Reconquérir l’engraissement du chevreau à la ferme en améliorant sa valorisation, de l’éleveur jusqu’au consommateur, c’est l’objet du projet ValCabri (2019-2021), conduit par l’Idele (Institut de l’élevage) au sein de la ferme du Pradel. Plusieurs axes de recherche ont été retenus, dont l’alimentation en fin de gestation. Deux rations, aux niveaux protéiques différents, ont été proposées à deux lots de chèvres dont la mise-bas était prévue dans les 15 jours. Aucune différence n’a été mise en évidence, tant sur la production laitière des chèvres que sur la croissance ou les poids de carcasse des chevreaux. Il convenait aussi d’étudier trois aliments d’allaitement des chevreaux : un lait maternel brut et deux laits reconstitués et enrichis d’oméga 3. La présence d’oméga 3 a justement tendance à améliorer la qualité nutritionnelle de la viande. Cependant, les carcasses des chevreaux, élevés au lait maternel, sont moins lourdes et moins grasses. Elles ont une couleur plus claire, paramètre important qui répond aux attentes des consommateurs d’avoir une viande blanche. Enfin, l’optimisation de l’itinéraire technique de chevreaux croisés (race Boer et race Alpine) constituera le dernier essai de ce projet en 2021.
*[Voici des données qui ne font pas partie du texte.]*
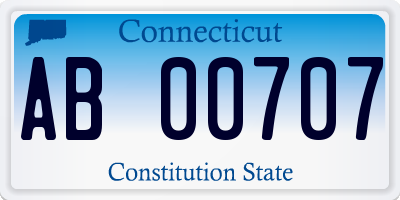 Connecticut

AB 00707

Constitution State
L’alimentaton post-sevrage des chevrettes

Autre expérimentation suivie par la ferme du Pradel (2019-2020), avec la comparaison de deux systèmes d’alimentation post-sevrage des chevrettes : un itinéraire préconisé (foin de qualité + apports limités de concentrés) et un itinéraire basé sur l’apport de concentrés à volonté avec du fourrage ou de la paille. L’alimentation à volonté semble pallier certaines conditions d’élevage défavorables (absence de foin de bonne qualité par exemple), mais il ne s’agit pas ici de la solution ultime : production de lait légèrement inférieure, coût d’élevage légèrement supérieur, quantité de fourrage nécessaire moins importante, etc. Enfin, le partenariat européen pour l’innovation technique d’allaitement des chevreaux (PEI TALC), piloté par le Pep Caprin, avait comme objectif de créer et proposer de nouvelles références aux éleveurs. Les résultats de l’étude, menée entre 2016 et 2019, sont en téléchargement sur la page Cap’Pradel du site de l’Idele.